Note: I only share the Bible verses below to show that the scriptures of Abrahamic exoteric religions point to esoteric truths using allegorical language and etymological symbolism. The outright words and public rituals are for mass consumption (such as during Catholic “mass”), and so are useful in that context. It is important that those who may be oriented into these traditions go deeper into the teachings in order to avoid being caught up in surface-level understanding. For this in particular, I recommend the teachings of Manly P. Hall.
📜1 Chronicles 28:11–19 (King James Version)

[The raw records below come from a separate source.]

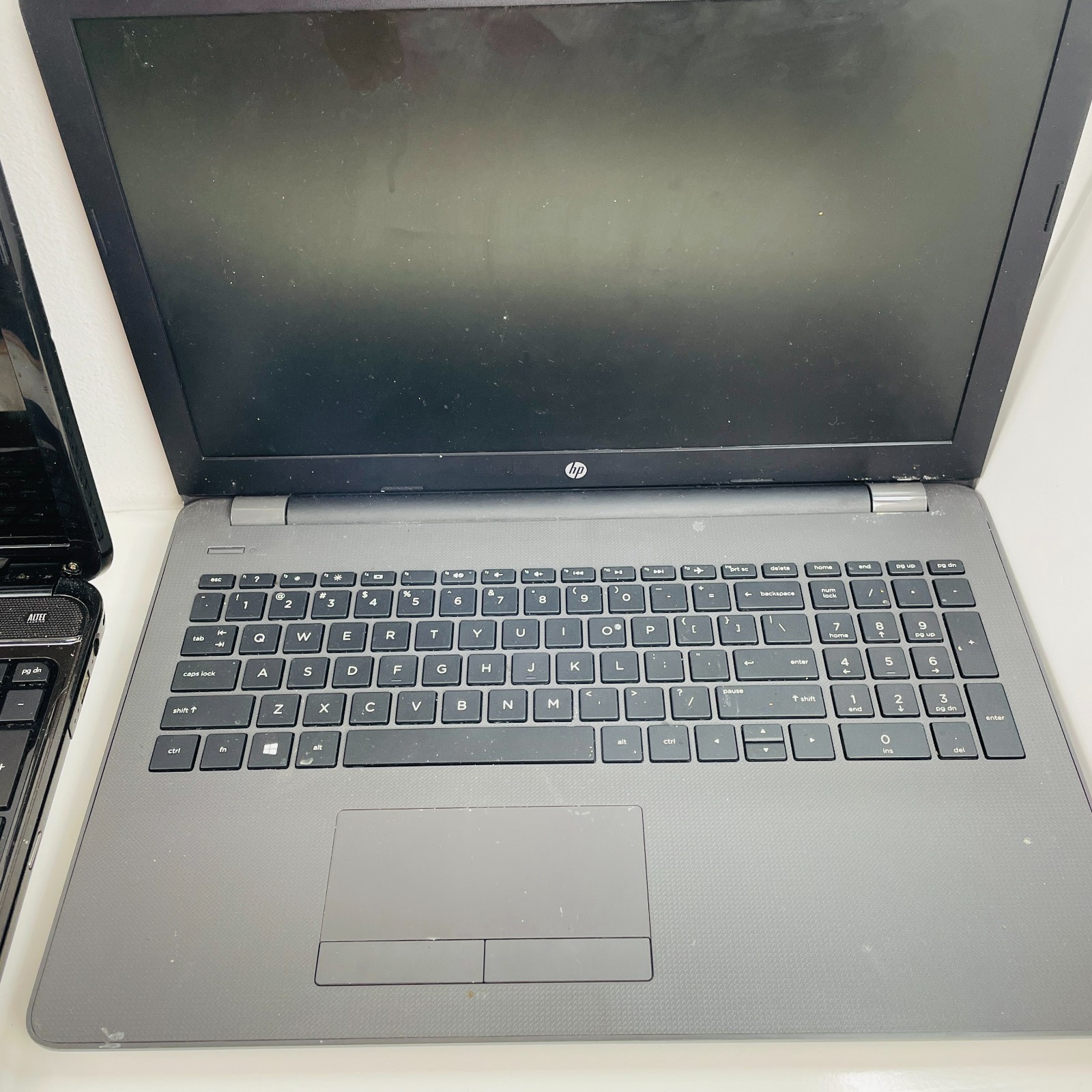2 HP Laptops For Parts Pavilion g6-2321dx, 255 G6 3168NGW No Chargers Not Tested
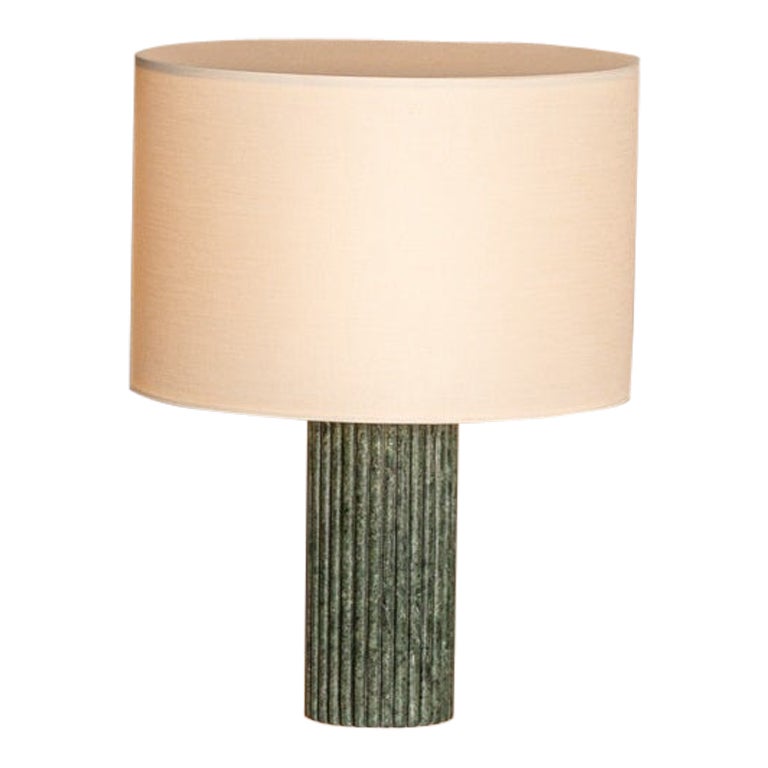 Flutita-Tischlampe aus grünem Marmor von Simone & Marcel im Angebot
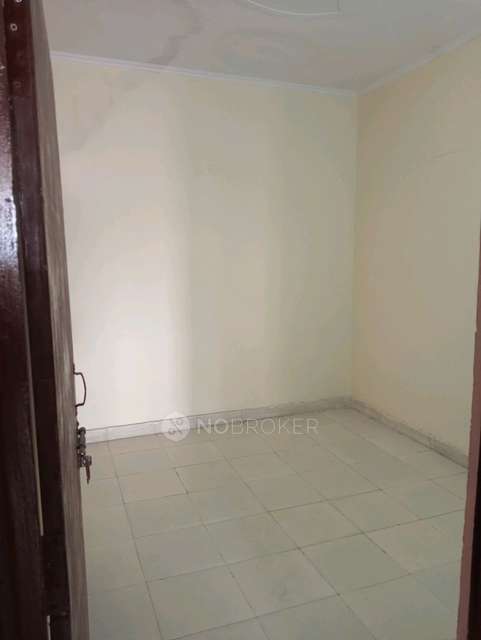 2 BHK Flat In 2nd Flor,stabdipuram,govindpuramghaziabad For Sale  In Govindpuram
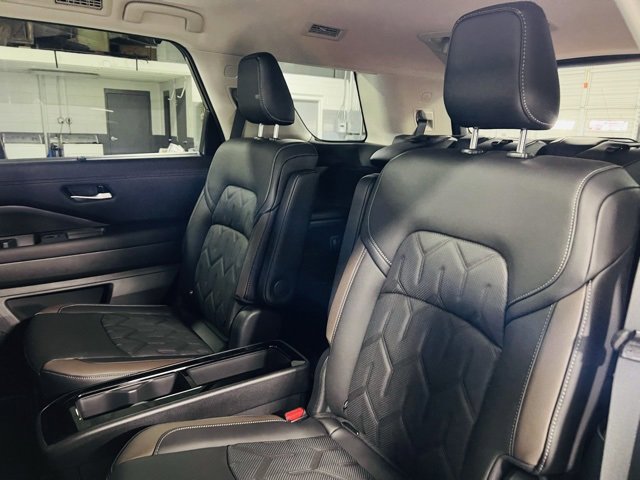 New 2026 Nissan Pathfinder Platinum image 25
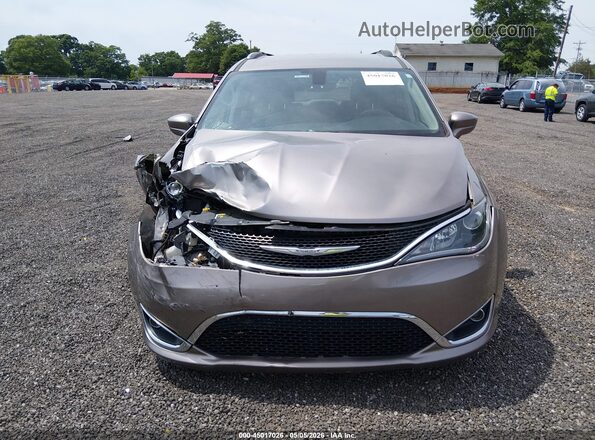 2C4RC1EG3JR144126 2018 CHRYSLER PACIFICA Brown Սարքավորումների վահանակի տեսք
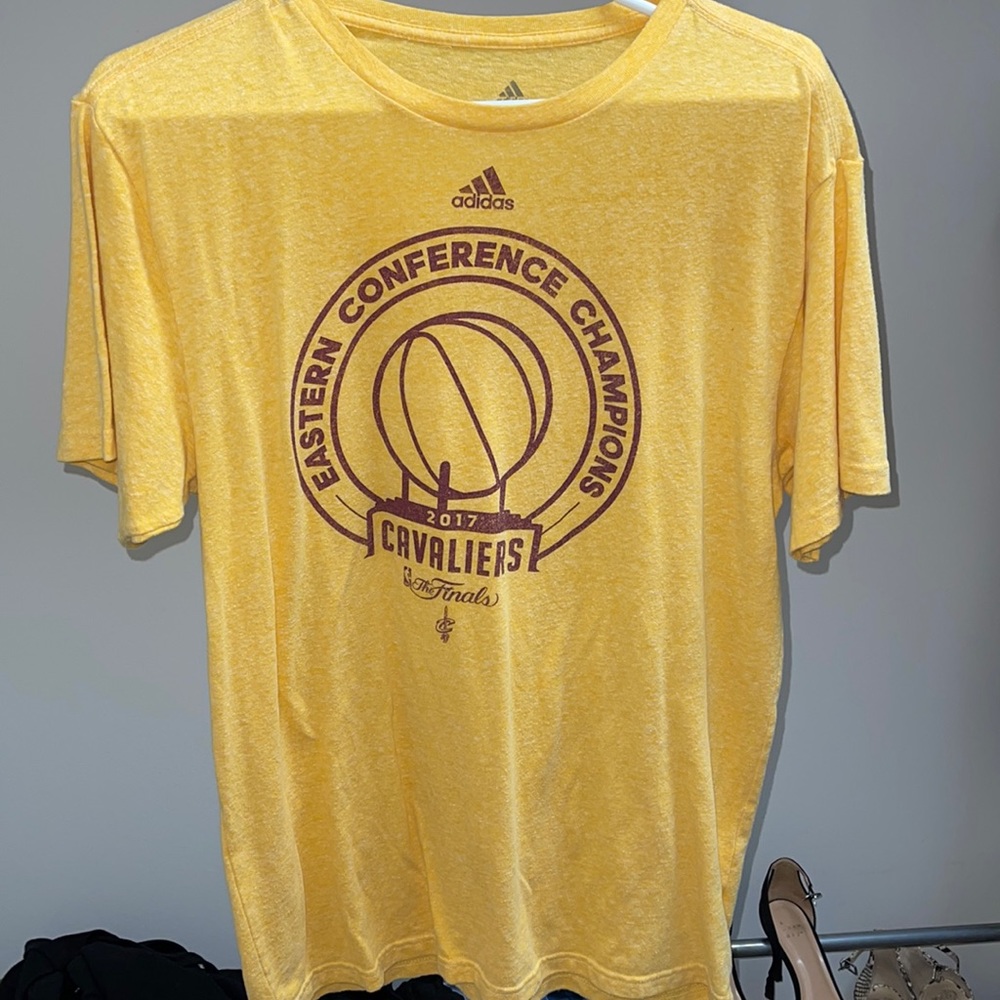 ADIDAS. Medium. Yellow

11 Then David gave to Solomon his son the pattern of the porch, and of the houses thereof, and of the treasuries thereof, and of the upper chambers thereof, and of the inner parlours thereof, and of the place of the mercy seat,
12 And the pattern of all that he had by the spirit, for the courts of the house of the Lord…
18 …and for the chariot of the cherubims…
19 All this, said David, the Lord made me understand in writing by his hand upon me, even all the works of this pattern.
Notice the repeated use of the word “pattern.” I discussed the etymology of this word further in another post: 🍦here.
Certain spiritual ideologies expand on this idea by translating the construction of Solomon’s Temple into the process of perfecting the human energetic system, physical body, and soul. The emphasis on craftsmanship, geometry, and the sacred tools of measurement are used to guide the process of self-refinement.
Square: moral integrity
Compass: spiritual guidance and sacred boundaries
Level: inner equilibrium
Plumb line: uprightness and alignment with truth
These symbols remind us that a Temple (outer or inner) cannot be built or accessed without spiritual discipline, discernment, and a steady devotion to the blueprint placed within us. This is the same truth I wrote about earlier in this essay: each of us has a unique Divine blueprint. The actions required to build this Holy Temple can appear strange to others, because often the required actions will place us outside of traditional conformity and societal conditioning. When we follow Divine impulse, we act from a place of deep, wordless knowing. The fruits of that knowing often emerge only later, shaped by our faithfulness to the instructions we received long before we fully understood them.

”LOYALTY TO A UNIQUE CHARACTER” is written in Latin across the top of this document. Pulled from “General Ahiman Rezon and Freemason’s Guide.”